In Eq. 2, if \(P(r_{j,0} = 1) \le 0.5\) then \(P(r_{j,i} = 1) \le 0.5\) for all \(i \ge 0\).

Proof

We prove it using induction on i.

Base case: If \(i = 0\), then \(P(r_{j,i} = 1) = P(r_{j,0} = 1) \le 0.5\).

Inductive Hypothesis: if \(P(r_{j,0} = 1) \le 0.5\) then \(P(r_{j,i} = 1) \le 0.5\) for all \(1 \le i < n\)
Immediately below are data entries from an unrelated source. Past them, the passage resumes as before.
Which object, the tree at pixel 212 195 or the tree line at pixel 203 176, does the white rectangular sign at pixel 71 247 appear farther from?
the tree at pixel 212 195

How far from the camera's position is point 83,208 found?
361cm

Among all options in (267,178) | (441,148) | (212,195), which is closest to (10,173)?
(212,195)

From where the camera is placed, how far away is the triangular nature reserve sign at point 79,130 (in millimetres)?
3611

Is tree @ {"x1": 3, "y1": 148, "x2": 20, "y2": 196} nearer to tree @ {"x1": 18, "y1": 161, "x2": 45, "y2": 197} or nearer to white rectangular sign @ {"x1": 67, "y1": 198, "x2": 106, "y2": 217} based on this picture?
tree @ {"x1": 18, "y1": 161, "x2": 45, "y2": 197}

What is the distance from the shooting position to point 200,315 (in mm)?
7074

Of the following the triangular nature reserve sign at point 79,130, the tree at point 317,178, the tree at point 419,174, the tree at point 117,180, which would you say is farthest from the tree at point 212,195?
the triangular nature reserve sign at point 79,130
Inductive Step: Let \(i = n\).

$$\begin{aligned} \begin{aligned} P(r_{j,n} = 1) = P(r_{0, n-1} = 1) \times P(s_{j+1, n-1} \oplus r_{j+1, n-1} = 1)\ +\ P(r_{0, n-1} = 0)\\ \times \,P(r_{j+1, n-1} = 1) \end{aligned} \end{aligned}$$

Knowing that

$$\begin{aligned} \begin{aligned} P((X \oplus Y) = 1) = P(X = 1) \times P(Y = 0) + P(X = 0) \times P(Y = 1) \\ = P(X = 1) \times (1 - P(Y = 1)) + (1 - P(X = 1)) \times P(Y = 1) \\ = P(X = 1) + P(Y = 1) - 2 \times P(Y = 1) \times P(X = 1) \end{aligned} \end{aligned}$$

We have

$$\begin{aligned} \begin{aligned} P(r_{j,n} = 1) = P(r_{0, n-1} = 1) \times [P(r_{j+1, n-1} = 1) + P(s_{j+1, n-1} = 1) \\ - 2 \times P(s_{j+1, n-1} = 1) \times P(r_{j+1, n-1} = 1)] + P(r_{0, n-1} = 0) \times P(r_{j+1, n-1} = 1) \\ = P(r_{j+1, n-1} = 1) + P(r_{0, n-1} = 1) \times [P(s_{j+1, n-1} = 1) \\ - 2 \times P(s_{j+1, n-1} = 1) \times P(r_{j+1, n-1} = 1)] \end{aligned} \end{aligned}$$

Let f(X, Y, Z) be the value of \(P(r_{j,n} = 1)\) for \(X = P(r_{0, n-1} = 1)\), \(Y = P(r_{j+1, n-1} = 1)\) and \(Z = P(s_{j+1, n-1} = 1)\). By our inductive hypothesis, \(0 \le P(r_{0, n-1} = 1) \le 0.5\) and \(0 \le P(r_{j+1, n-1} = 1) \le 0.5\). We could obtain a tighter interval for \(P(s_{j+1, n-1} = 1)\) addressing its own recurrence relation, but that is not necessary. Thus, we consider \(0 \le P(s_{j+1, n-1} = 1) \le 1\). To maximize the value of f in these intervals, we first check the boundaries:

$$f(0,0,0) = f(0,0,1) = f(0.5,0,0) = 0$$

$$f(0,0.5,0) = f(0,0.5,1) = f(0.5,0,1) = f(0.5,0.5,0) = f(0.5,0.5,1) = 0.5$$

The next step would be a search for a local maximum, which clearly does not exist since f is linear in all variables.